Reel faiz ve para politikası
.
Önce durum tesbiti yapalım. Küresel kriz öncesinde TL reel faizleri fevkalade yüksek seyretti. Bakmadım ama bu dönemde çok sayıda dünya rekoru kırıldığına eminim. Özellikle döviz bozdurup TL’ye yatıranlar fahiş getiriler elde ettiler. Ayrı bir yazı konusudur.
Bir anlama küresel kriz Türkiye’nin işine yaradı. Faizlerin normalleşmesine olanak tanıdı. 2008 sonbaharında, Lehman Biraderler batarken, Merkez Bankası’nın gecelik borçlanma faizi yüzde 16.5’du. İki yıl içinde yüzde 1.5’a indi.
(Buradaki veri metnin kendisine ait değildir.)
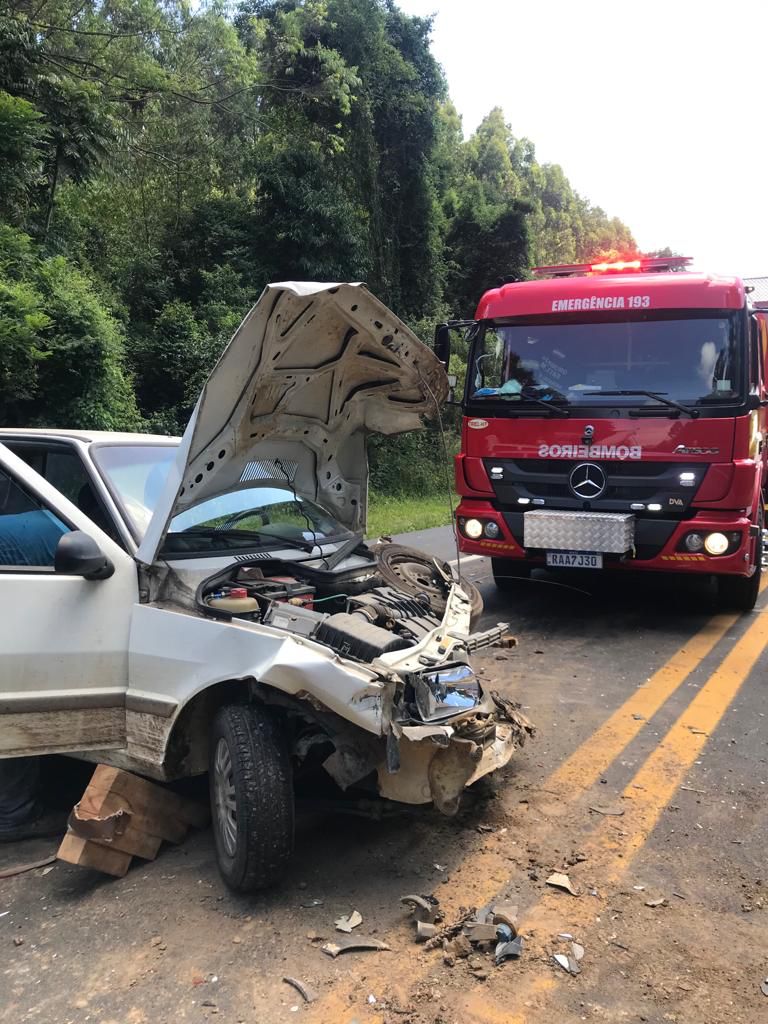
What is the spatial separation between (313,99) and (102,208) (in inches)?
236

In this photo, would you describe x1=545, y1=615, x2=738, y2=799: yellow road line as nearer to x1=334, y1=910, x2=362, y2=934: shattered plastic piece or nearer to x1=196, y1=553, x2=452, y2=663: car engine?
x1=196, y1=553, x2=452, y2=663: car engine

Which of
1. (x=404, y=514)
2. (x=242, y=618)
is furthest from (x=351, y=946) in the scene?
(x=404, y=514)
Doğal olarak, mali piyasalar yeni ortama uyum sağlamakta zorlandı. Düşük faizin sürdürülebilirliği sorgulandı. Derken Başbakan Erdoğan devreye girdi. Sıfır reel faiz istediğini açıkça ilan etti.
Tartışmaya ben de katıldım. 2003 sonrası için iki grafik yayınladım. İlkinde enflasyon, büyüme ve faiz arasında anlamlı bir ilişki olmadığı görüldü. Diğeri ise bütçe açıklarının yüksek reel faizi açıklamadığını gösterdi. Böylece para politikasına geldik.
Gecelik reel faiz
Serilerden birine önceki grafiklerden aşinayız. Piyasaya satılan TL tahvillerinin reel faizi Hazine tarafından her ay hesaplanıyor. Yıllık ortalamasını alıyoruz. 2003’de yüzde 26 olmuştu. 2010’da yüzde 1.6’ya geriledi.
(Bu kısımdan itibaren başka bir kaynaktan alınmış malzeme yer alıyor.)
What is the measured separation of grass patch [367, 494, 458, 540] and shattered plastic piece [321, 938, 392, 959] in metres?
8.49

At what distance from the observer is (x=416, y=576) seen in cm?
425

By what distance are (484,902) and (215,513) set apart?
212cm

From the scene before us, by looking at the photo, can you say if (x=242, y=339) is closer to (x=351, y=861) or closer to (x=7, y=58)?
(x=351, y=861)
Para politikası için hangi faizi kullanacağız? 2010 sonundan itibaren Merkez Bankasının bir haftalık repo fonlama faizine “gösterge” deniyor. Öncesinde ise hem piyasa hem Merkez Bankası için gösterge gecelik borçlanma faizi idi.
Karşılaştırmanın tutarlılığı da gecelik faizi gerektiriyor. Yerleşik yada yabancı yatırımcıyı düşünelim. Önünde iki alternatif var. Üç ay vadeli TL tahvili alabilir. Yada Merkez Bankası’na bir gecelik borç verebilir. Tercihi risk beklentisi etkileyecektir.
Reel faizi TÜFE’yi kullanarak ben hesapladım. Çok hassas değildir; zaten olması da gerekmiyor. Neticede bir yıl boyunca Merkez Bankası’nda tutulan paranın fiilen elde ettiği reel faizi gösteriyor.
2003’de gecelik reel faiz yüzde 22 olmuştu. 2004 ve 2005’de de çift haneli çıktı. 2006’da yüzde 6’ya geriledi. Ama 2007’de tekrar yüzde 9’a tırmandı. 2008-09 döneminde yüzde 7’de kaldı. Nihayet 2010’de aniden eksiye (yüzde 1) döndü.
Anlamlı bir ilişki
Hatırlatalım. Tahvil faizi mali piyasada arz-talep koşullarına göre oluşuyor. Halbuki gecelik faizi doğrudan Merkez Bankası yönetimi saptıyor. Ama iki faiz fevkalade ilginç şekilde mükemmel uyum içinde davranıyor. Aradaki fark hep bir iki puan düzeyinde kalıyor.
Üç ihtimal var. Bir: Merkez Bankası gecelik faizi piyasa faizine göre saptıyor. Yani para politikasını mali piyasalar belirliyor. İki: piyasa faizi gecelik faize göre oluşuyor. Yani yüksek reel faiz para politikasının sonucudur. Üç: benzerlik bir raslantıdan (!) ibarettir.
Seç seç, al... Analizim biliniyor. Yıllardır nedenselliğin gecelik faizden tahvil faizine doğru olduğunu savundum. O nedenle 2003 sonrasında uygulanan para politikalarına israrla “yanlış” dedim. Grafik çok öğreticidir. Böylece reel faiz tartışmasını bitiriyorum.